Como nada é trivial nesse terreno em que as sociedades ainda aprendem a caminhar, também Portugal, onde a descriminalização das drogas contribuiu para uma bem-vinda redução do contingente carcerário, da taxa de transmissão de HIV e das mortes por overdose, está às voltas com uma discussão sobre como lapidar suas iniciativas. Nos últimos anos, o uso de entorpecentes vem se expandindo e isso ecoa no avanço da criminalidade, um ciclo que atormenta em grau semelhante vizinhos como Suécia, Noruega e a pioneira Holanda. “A dependência das drogas não deve ser tratada exclusivamente como um problema de saúde, uma vez que se reflete profundamente na segurança da população”, ponderou a VEJA o presidente da Câmara Municipal do Porto, Rui Moreira, que, além de defender o investimento em instalações para o tratamento, considera razoável delimitar locais onde tais substâncias podem ser consumidas, longe de escolas e hospitais — como já ocorre em tantos países, como o Canadá, outro que trilha a rota da descriminalização.

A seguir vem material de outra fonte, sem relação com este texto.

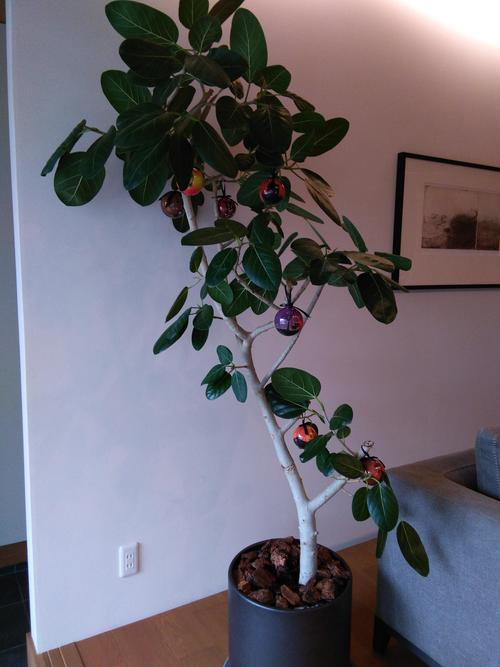 .JPGハロウィン植物.JPG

Um rol de nações tem testado um percurso ainda mais amplo ao legalizar a cadeia produtiva da droga, em especial a da maconha. O objetivo embutido aí é não replicar o enredo holandês — uma vitrine, aliás, sobre o que fazer ou não nesses mares em que eles já navegam há meio século. O que se viu por lá é que liberar o consumo e a venda de drogas, mas manter proibido o plantio, acabou por colocar o fornecimento nas mãos do tráfico internacional, fazendo multiplicar-se as gangues, que se infiltram por entre as brechas para comercializar substâncias mais pesadas. Por isso, países como Tailândia e Uruguai, assim como a cidade de Nova York, regulamentaram o mercado, concedendo licenças de cultivo a produtores e empresas. Dessa forma, passaram a amealhar altas somas num negócio antes sob absoluto domínio do tráfico. A virada, porém, não se dá da noite para o dia — depois de uma década, a ilegalidade em solo uruguaio segue respondendo por 70% do bolo. Para o Brasil, ainda no ponto inicial da discussão, que corre no STF e no Congresso, vale um olhar livre de prejulgamentos sobre como o mundo anda girando e avançando em torno do bom debate.